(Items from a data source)
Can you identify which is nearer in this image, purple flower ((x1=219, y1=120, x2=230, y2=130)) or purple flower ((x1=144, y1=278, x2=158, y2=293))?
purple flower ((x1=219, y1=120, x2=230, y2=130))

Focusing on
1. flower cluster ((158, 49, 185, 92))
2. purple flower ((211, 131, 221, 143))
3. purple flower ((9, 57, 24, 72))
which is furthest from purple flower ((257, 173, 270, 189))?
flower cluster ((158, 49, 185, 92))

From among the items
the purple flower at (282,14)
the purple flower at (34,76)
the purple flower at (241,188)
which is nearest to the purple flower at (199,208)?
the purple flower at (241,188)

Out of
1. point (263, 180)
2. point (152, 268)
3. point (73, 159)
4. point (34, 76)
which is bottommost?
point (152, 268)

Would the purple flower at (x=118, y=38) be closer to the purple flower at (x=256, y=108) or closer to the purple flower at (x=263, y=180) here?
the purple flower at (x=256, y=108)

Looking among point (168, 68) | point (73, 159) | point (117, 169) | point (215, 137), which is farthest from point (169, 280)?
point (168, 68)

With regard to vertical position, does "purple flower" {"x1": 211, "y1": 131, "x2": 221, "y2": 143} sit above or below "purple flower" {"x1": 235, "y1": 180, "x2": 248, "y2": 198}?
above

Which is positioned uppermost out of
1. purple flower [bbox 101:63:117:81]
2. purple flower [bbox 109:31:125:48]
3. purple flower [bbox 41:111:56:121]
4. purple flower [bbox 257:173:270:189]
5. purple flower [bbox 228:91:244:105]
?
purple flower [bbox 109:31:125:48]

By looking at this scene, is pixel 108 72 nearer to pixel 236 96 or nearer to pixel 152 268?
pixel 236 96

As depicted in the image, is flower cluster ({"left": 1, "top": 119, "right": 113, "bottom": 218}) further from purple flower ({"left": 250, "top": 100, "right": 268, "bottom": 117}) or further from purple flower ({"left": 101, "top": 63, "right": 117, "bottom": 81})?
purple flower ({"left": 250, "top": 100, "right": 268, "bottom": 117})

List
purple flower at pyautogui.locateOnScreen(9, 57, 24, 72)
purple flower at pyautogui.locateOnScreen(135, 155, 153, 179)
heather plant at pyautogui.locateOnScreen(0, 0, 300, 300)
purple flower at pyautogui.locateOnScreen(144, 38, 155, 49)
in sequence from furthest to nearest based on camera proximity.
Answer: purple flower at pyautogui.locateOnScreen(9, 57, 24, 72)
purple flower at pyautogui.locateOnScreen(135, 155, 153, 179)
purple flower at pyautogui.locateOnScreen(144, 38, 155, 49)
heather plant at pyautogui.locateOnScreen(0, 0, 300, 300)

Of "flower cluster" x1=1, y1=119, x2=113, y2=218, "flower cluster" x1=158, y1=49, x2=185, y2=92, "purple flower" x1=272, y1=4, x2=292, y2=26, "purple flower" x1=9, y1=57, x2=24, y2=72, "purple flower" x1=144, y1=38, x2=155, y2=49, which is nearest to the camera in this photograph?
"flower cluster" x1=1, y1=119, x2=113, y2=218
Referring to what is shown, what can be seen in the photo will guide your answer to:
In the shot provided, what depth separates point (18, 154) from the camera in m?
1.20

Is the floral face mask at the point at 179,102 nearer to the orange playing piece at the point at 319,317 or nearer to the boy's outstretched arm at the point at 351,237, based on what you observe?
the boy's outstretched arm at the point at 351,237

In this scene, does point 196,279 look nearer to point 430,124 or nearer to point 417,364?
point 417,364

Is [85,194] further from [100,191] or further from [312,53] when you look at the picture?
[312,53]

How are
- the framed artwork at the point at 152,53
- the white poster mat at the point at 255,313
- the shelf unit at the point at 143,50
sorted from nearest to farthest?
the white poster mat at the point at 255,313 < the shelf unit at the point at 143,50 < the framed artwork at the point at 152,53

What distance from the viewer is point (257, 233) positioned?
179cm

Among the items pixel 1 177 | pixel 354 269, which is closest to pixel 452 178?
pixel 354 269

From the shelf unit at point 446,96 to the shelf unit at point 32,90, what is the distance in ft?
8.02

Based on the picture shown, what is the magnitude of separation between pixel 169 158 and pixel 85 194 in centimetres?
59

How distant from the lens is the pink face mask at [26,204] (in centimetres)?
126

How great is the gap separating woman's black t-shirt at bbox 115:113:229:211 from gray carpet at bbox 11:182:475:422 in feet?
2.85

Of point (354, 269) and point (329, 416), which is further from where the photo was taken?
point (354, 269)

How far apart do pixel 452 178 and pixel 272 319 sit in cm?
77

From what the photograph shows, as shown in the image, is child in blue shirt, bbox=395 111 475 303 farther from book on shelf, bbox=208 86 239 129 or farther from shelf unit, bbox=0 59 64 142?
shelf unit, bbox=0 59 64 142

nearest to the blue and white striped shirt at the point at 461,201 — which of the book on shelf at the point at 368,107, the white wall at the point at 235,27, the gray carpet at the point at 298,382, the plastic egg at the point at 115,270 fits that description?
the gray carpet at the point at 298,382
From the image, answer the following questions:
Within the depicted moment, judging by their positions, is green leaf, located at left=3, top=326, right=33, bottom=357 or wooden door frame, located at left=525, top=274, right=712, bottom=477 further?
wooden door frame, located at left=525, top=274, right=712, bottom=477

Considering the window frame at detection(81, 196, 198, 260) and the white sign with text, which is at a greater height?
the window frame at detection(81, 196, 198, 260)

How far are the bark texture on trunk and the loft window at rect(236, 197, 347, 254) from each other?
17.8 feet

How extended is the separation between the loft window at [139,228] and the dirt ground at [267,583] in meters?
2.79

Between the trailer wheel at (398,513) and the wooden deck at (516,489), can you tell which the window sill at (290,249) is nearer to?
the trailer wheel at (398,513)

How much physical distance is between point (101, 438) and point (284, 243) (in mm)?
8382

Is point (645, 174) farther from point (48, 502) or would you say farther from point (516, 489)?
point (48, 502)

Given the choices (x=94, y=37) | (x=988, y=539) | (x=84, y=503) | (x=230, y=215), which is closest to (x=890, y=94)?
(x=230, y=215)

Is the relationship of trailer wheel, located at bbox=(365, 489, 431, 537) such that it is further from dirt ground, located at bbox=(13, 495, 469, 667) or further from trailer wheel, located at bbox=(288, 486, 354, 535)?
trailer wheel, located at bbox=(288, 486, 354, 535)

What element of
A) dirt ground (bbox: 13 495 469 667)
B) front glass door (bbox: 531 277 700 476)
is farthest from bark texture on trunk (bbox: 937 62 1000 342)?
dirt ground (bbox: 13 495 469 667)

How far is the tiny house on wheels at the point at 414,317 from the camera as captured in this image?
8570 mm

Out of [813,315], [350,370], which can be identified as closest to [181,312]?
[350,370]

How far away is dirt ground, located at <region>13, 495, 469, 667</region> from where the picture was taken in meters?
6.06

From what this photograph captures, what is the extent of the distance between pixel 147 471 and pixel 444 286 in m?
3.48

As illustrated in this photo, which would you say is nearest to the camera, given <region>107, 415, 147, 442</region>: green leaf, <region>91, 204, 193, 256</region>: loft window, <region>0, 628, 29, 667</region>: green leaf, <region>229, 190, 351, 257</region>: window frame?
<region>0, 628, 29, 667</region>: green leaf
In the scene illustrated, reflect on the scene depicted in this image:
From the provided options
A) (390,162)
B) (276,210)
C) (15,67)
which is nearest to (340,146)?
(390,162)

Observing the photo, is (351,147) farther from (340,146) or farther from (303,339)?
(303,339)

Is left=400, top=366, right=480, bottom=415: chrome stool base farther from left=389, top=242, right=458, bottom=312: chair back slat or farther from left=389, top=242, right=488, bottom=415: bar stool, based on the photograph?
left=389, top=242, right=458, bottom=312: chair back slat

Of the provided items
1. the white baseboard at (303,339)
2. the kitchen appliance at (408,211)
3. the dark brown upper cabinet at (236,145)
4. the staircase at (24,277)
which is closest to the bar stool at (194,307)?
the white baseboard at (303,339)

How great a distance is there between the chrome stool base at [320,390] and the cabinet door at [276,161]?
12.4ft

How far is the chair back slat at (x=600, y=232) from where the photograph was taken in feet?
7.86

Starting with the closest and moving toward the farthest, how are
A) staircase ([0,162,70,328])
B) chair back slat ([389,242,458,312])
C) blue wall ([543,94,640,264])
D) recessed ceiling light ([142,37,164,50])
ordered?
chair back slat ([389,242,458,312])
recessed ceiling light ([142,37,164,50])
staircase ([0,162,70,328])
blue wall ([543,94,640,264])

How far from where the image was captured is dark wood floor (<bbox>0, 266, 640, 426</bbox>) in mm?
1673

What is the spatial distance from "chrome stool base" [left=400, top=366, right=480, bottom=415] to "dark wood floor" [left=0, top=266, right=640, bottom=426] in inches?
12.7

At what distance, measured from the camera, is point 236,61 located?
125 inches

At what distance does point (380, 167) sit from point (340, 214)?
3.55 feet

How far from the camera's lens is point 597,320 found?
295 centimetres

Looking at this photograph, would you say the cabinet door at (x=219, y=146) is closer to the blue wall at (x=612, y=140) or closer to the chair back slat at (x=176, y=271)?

TASK INSTRUCTIONS
Copy the lines of the data word for word, starting at the line containing "How great a" and ending at the last line of the data.

WRITTEN REPLY
How great a distance is there between the chrome stool base at [320,390] and the cabinet door at [276,161]?
12.4ft

How far is the chair back slat at (x=600, y=232) from where the photograph was taken in feet?
7.86

Starting with the closest and moving toward the farthest, how are
A) staircase ([0,162,70,328])
B) chair back slat ([389,242,458,312])
C) blue wall ([543,94,640,264])
D) recessed ceiling light ([142,37,164,50])
ordered?
chair back slat ([389,242,458,312])
recessed ceiling light ([142,37,164,50])
staircase ([0,162,70,328])
blue wall ([543,94,640,264])

How far from where the image was captured is dark wood floor (<bbox>0, 266, 640, 426</bbox>) in mm?
1673

What is the spatial distance from "chrome stool base" [left=400, top=366, right=480, bottom=415] to "dark wood floor" [left=0, top=266, right=640, bottom=426] in inches?
12.7

At what distance, measured from the camera, is point 236,61 located?
125 inches

At what distance does point (380, 167) sit from point (340, 214)?
3.55 feet

How far from the camera's lens is point 597,320 found?
295 centimetres

Looking at this photograph, would you say the cabinet door at (x=219, y=146) is closer to the blue wall at (x=612, y=140) or closer to the chair back slat at (x=176, y=271)?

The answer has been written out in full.